Exercise prompt: Transcribe all of the material below verbatim, omitting the pictures from your transcription.

== Data rows

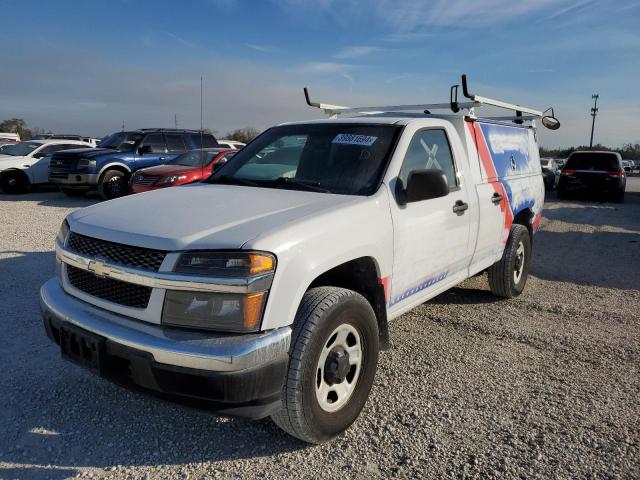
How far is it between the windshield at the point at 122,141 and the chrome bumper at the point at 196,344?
1227cm

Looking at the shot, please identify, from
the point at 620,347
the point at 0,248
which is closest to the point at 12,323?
the point at 0,248

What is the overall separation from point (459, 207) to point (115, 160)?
1119 cm

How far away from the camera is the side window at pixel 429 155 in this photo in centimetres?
365

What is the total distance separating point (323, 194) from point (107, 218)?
127 cm

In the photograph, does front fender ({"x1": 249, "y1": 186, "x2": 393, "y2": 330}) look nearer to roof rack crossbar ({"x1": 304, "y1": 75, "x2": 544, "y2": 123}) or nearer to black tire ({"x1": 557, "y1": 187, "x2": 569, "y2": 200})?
roof rack crossbar ({"x1": 304, "y1": 75, "x2": 544, "y2": 123})

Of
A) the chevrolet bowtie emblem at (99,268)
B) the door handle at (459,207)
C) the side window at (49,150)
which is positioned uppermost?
the side window at (49,150)

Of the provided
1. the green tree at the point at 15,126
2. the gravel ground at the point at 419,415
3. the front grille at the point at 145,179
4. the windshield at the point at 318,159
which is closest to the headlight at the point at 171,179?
the front grille at the point at 145,179

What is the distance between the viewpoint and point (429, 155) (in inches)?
154

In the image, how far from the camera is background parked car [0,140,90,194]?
14.7 meters

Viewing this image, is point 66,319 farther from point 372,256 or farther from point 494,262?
point 494,262

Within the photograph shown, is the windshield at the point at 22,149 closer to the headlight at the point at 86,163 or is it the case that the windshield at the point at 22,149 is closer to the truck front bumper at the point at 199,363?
the headlight at the point at 86,163

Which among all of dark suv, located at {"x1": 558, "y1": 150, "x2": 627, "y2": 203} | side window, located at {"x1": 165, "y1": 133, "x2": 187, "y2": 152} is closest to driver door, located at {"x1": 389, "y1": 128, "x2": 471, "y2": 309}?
side window, located at {"x1": 165, "y1": 133, "x2": 187, "y2": 152}

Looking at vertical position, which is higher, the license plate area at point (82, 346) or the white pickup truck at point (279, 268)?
the white pickup truck at point (279, 268)

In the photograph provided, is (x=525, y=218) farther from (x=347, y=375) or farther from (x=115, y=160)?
(x=115, y=160)
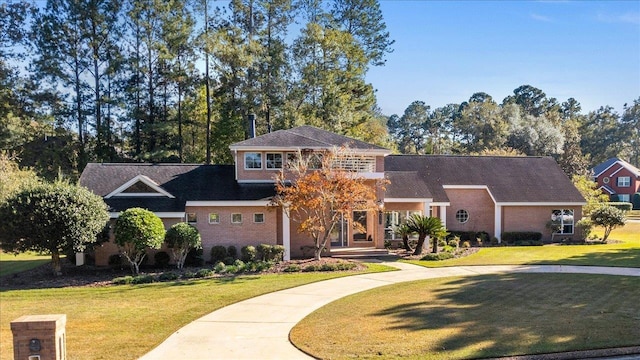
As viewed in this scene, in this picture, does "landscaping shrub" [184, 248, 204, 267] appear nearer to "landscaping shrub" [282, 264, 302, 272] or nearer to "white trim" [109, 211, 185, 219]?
"white trim" [109, 211, 185, 219]

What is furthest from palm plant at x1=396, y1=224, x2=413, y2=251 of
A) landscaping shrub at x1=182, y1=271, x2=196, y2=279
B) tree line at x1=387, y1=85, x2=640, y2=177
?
tree line at x1=387, y1=85, x2=640, y2=177

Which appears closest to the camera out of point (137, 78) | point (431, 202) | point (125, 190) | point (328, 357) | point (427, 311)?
point (328, 357)

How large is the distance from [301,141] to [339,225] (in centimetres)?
530

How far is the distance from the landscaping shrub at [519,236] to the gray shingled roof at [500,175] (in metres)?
2.11

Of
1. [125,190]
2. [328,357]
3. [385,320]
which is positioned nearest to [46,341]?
[328,357]

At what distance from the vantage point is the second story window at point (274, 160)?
972 inches

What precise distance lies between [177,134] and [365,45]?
20.8 meters

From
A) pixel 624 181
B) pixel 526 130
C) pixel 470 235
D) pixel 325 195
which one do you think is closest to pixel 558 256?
pixel 470 235

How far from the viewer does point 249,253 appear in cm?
2170

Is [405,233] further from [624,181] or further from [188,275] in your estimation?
[624,181]

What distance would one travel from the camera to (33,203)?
713 inches

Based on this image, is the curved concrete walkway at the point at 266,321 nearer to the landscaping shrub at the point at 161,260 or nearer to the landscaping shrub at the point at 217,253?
the landscaping shrub at the point at 217,253

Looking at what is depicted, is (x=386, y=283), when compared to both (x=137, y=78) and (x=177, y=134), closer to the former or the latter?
(x=177, y=134)

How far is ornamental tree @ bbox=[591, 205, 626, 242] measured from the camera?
91.9 feet
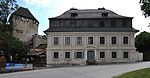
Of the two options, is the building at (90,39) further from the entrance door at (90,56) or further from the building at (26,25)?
the building at (26,25)

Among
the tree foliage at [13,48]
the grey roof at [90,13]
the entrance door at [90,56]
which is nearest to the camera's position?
the tree foliage at [13,48]

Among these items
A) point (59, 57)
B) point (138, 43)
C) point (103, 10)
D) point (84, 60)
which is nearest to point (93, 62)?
point (84, 60)

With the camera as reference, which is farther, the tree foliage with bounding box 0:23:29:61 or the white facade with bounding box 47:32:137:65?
the white facade with bounding box 47:32:137:65

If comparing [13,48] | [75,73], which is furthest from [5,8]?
[13,48]

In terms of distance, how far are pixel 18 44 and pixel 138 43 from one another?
34240mm

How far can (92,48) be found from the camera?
67.0 meters

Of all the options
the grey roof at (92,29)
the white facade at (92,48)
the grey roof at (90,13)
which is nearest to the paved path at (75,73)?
the white facade at (92,48)

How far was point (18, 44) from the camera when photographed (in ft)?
218

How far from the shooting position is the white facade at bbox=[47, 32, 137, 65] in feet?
217

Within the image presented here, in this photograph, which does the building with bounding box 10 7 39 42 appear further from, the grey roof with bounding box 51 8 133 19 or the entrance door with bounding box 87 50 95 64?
the entrance door with bounding box 87 50 95 64

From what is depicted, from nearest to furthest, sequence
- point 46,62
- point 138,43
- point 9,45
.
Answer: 1. point 9,45
2. point 46,62
3. point 138,43

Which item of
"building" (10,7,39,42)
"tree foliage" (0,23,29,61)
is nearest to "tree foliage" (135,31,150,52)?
"building" (10,7,39,42)

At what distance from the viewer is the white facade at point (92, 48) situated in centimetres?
6619

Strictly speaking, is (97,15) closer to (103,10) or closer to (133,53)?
(103,10)
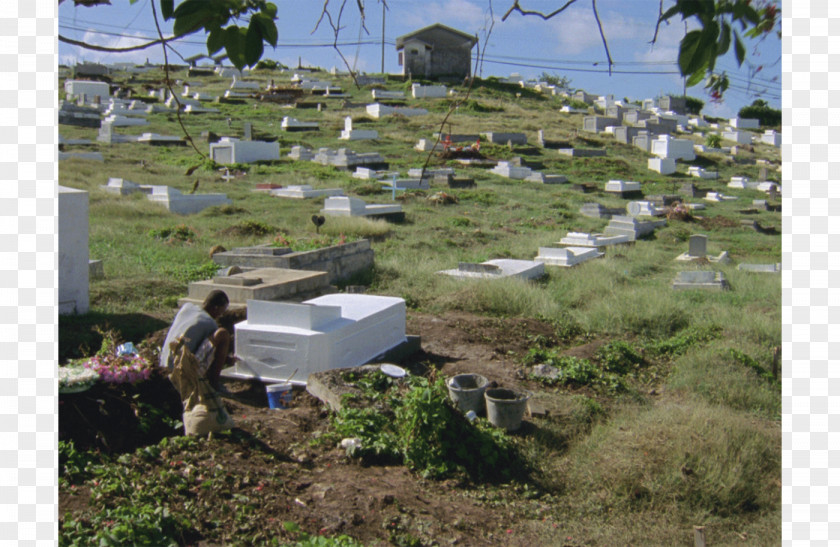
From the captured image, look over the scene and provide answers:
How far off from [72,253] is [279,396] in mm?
4044

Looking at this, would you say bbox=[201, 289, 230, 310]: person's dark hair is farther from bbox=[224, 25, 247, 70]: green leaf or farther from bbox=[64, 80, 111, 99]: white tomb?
bbox=[64, 80, 111, 99]: white tomb

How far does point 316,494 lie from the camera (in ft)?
15.3

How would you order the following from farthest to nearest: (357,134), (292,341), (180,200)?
1. (357,134)
2. (180,200)
3. (292,341)

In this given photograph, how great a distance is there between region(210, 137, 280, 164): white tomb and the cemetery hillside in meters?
7.80

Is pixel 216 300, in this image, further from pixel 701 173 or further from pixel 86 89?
pixel 86 89

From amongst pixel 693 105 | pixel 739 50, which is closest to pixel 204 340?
pixel 739 50

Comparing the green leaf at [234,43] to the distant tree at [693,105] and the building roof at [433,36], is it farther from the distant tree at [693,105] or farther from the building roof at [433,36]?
the distant tree at [693,105]

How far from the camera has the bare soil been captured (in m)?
4.23

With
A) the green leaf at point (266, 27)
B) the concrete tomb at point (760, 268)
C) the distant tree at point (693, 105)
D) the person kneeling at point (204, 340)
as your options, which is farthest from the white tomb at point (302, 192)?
the distant tree at point (693, 105)

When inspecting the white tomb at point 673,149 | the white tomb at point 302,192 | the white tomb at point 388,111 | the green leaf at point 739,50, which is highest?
the white tomb at point 388,111

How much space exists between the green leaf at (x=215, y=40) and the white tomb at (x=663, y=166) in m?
34.3

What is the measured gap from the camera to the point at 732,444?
5.65 m

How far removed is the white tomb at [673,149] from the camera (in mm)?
38031

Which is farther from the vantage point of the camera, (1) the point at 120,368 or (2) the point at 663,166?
(2) the point at 663,166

====

Exercise response:
How far is it between the windshield at the point at 122,141 and the chrome bumper at the point at 196,344?
1227cm

Looking at the shot, please identify, from
the point at 620,347
the point at 0,248
which is closest to the point at 12,323?
the point at 0,248

What is the overall separation from point (459, 207) to point (115, 160)?
1119 cm

How far away from the camera is the side window at pixel 429 155 in this photo in centimetres?
365

What is the total distance separating point (323, 194) from point (107, 218)?
127 cm

In the photograph, does front fender ({"x1": 249, "y1": 186, "x2": 393, "y2": 330}) look nearer to roof rack crossbar ({"x1": 304, "y1": 75, "x2": 544, "y2": 123}) or nearer to black tire ({"x1": 557, "y1": 187, "x2": 569, "y2": 200})?
roof rack crossbar ({"x1": 304, "y1": 75, "x2": 544, "y2": 123})

Of
A) the chevrolet bowtie emblem at (99,268)
B) the door handle at (459,207)
C) the side window at (49,150)
which is positioned uppermost?
the side window at (49,150)

Of the provided
1. the green tree at the point at 15,126
2. the gravel ground at the point at 419,415
3. the front grille at the point at 145,179
4. the windshield at the point at 318,159
which is closest to the headlight at the point at 171,179?
the front grille at the point at 145,179

What is the distance between the viewpoint and point (429, 155) (in inches)?
154

In the image, how far from the camera is background parked car [0,140,90,194]?
14.7 meters

Viewing this image, is point 66,319 farther from point 372,256 or farther from point 494,262?
point 494,262

Within the photograph shown, is the windshield at the point at 22,149 closer to the headlight at the point at 86,163 or is it the case that the windshield at the point at 22,149 is closer to the truck front bumper at the point at 199,363?
the headlight at the point at 86,163

Which among all of dark suv, located at {"x1": 558, "y1": 150, "x2": 627, "y2": 203} | side window, located at {"x1": 165, "y1": 133, "x2": 187, "y2": 152} is closest to driver door, located at {"x1": 389, "y1": 128, "x2": 471, "y2": 309}?
side window, located at {"x1": 165, "y1": 133, "x2": 187, "y2": 152}

Looking at vertical position, which is higher, the license plate area at point (82, 346) or the white pickup truck at point (279, 268)?
the white pickup truck at point (279, 268)

In the photograph provided, is (x=525, y=218) farther from (x=347, y=375) or farther from (x=115, y=160)?
(x=115, y=160)
As viewed in this scene, in this picture, does "landscaping shrub" [184, 248, 204, 267] appear nearer to "landscaping shrub" [282, 264, 302, 272] or nearer to "white trim" [109, 211, 185, 219]?
"white trim" [109, 211, 185, 219]

What is furthest from palm plant at x1=396, y1=224, x2=413, y2=251 of
A) landscaping shrub at x1=182, y1=271, x2=196, y2=279
B) tree line at x1=387, y1=85, x2=640, y2=177
?
tree line at x1=387, y1=85, x2=640, y2=177

Which appears closest to the camera out of point (137, 78) | point (431, 202) | point (125, 190) | point (328, 357) | point (427, 311)?
point (328, 357)

How large is the distance from [301,141] to [339,225] (in centimetres)?
530

How far is the distance from the landscaping shrub at [519,236] to the gray shingled roof at [500,175] (in metres)?
2.11

Of
1. [125,190]
2. [328,357]
3. [385,320]
which is positioned nearest to [46,341]?
[328,357]

At what distance from the vantage point is the second story window at point (274, 160)?
972 inches

What precise distance lies between [177,134] and [365,45]?
20.8 meters

From
A) pixel 624 181
B) pixel 526 130
C) pixel 470 235
D) pixel 325 195
which one do you think is closest to pixel 558 256?
pixel 470 235

How far from the viewer does point 249,253 appear in cm?
2170

Is [405,233] further from [624,181] or further from [188,275] in your estimation?
[624,181]

What distance would one travel from the camera to (33,203)?
713 inches

Based on this image, is the curved concrete walkway at the point at 266,321 nearer to the landscaping shrub at the point at 161,260 or nearer to the landscaping shrub at the point at 217,253?
the landscaping shrub at the point at 217,253

Looking at what is depicted, is (x=386, y=283), when compared to both (x=137, y=78) and (x=177, y=134), closer to the former or the latter?
(x=177, y=134)

How far is ornamental tree @ bbox=[591, 205, 626, 242] measured from the camera?
91.9 feet
Of the two options, is the building at (90,39) further from the entrance door at (90,56) or further from the building at (26,25)?
the building at (26,25)

Among
the tree foliage at [13,48]
the grey roof at [90,13]
the entrance door at [90,56]
which is nearest to the camera's position?
the tree foliage at [13,48]

Among these items
A) point (59, 57)
B) point (138, 43)
C) point (103, 10)
D) point (84, 60)
which is nearest to point (93, 62)?
point (84, 60)

With the camera as reference, which is farther, the tree foliage with bounding box 0:23:29:61 or the white facade with bounding box 47:32:137:65?
the white facade with bounding box 47:32:137:65

If comparing [13,48] | [75,73], which is furthest from [5,8]?
[13,48]

In terms of distance, how far are pixel 18 44 and pixel 138 43 from one another?
34240mm

How far can (92,48) be found from the camera?
67.0 meters

Of all the options
the grey roof at (92,29)
the white facade at (92,48)
the grey roof at (90,13)
which is nearest to the paved path at (75,73)?
the white facade at (92,48)

How far was point (18, 44) from the camera when photographed (in ft)?
218

How far from the shooting position is the white facade at bbox=[47, 32, 137, 65] in feet?
217

Within the image presented here, in this photograph, which does the building with bounding box 10 7 39 42 appear further from, the grey roof with bounding box 51 8 133 19 or the entrance door with bounding box 87 50 95 64?
the entrance door with bounding box 87 50 95 64

From what is depicted, from nearest to furthest, sequence
- point 46,62
- point 138,43
- point 9,45
.
Answer: 1. point 9,45
2. point 46,62
3. point 138,43

Which item of
"building" (10,7,39,42)
"tree foliage" (0,23,29,61)
is nearest to "tree foliage" (135,31,150,52)?
"building" (10,7,39,42)

At what distance from the viewer is the white facade at point (92, 48) situated in centimetres?
6619

Strictly speaking, is (97,15) closer to (103,10) or closer to (133,53)?
(103,10)
From the captured image, look over the scene and provide answers:
How far off from [72,253] is [279,396] in mm?
4044

Looking at this, would you say bbox=[201, 289, 230, 310]: person's dark hair is farther from bbox=[224, 25, 247, 70]: green leaf or farther from bbox=[64, 80, 111, 99]: white tomb?
bbox=[64, 80, 111, 99]: white tomb

How far does point 316,494 lie from the camera (in ft)?
15.3

How would you order the following from farthest to nearest: (357,134), (292,341), (180,200)?
1. (357,134)
2. (180,200)
3. (292,341)

In this given photograph, how great a distance is there between region(210, 137, 280, 164): white tomb and the cemetery hillside in meters?
7.80

Is pixel 216 300, in this image, further from pixel 701 173 or further from pixel 86 89?
pixel 86 89

From amongst pixel 693 105 | pixel 739 50, which is closest to pixel 204 340?
pixel 739 50

Comparing the green leaf at [234,43] to the distant tree at [693,105] and the building roof at [433,36], is it farther from the distant tree at [693,105] or farther from the building roof at [433,36]?
the distant tree at [693,105]

How far from the camera has the bare soil been captured (in m)?
4.23

With
A) the green leaf at point (266, 27)
B) the concrete tomb at point (760, 268)
C) the distant tree at point (693, 105)
D) the person kneeling at point (204, 340)
as your options, which is farthest from the white tomb at point (302, 192)?
the distant tree at point (693, 105)

When inspecting the white tomb at point 673,149 | the white tomb at point 302,192 | the white tomb at point 388,111 | the green leaf at point 739,50, which is highest?
the white tomb at point 388,111

How much space exists between the green leaf at (x=215, y=40) and the white tomb at (x=663, y=166) in m?
34.3

What is the measured gap from the camera to the point at 732,444?
5.65 m

How far removed is the white tomb at [673,149] from the camera (in mm)?
38031

Which is farther from the vantage point of the camera, (1) the point at 120,368 or (2) the point at 663,166?
(2) the point at 663,166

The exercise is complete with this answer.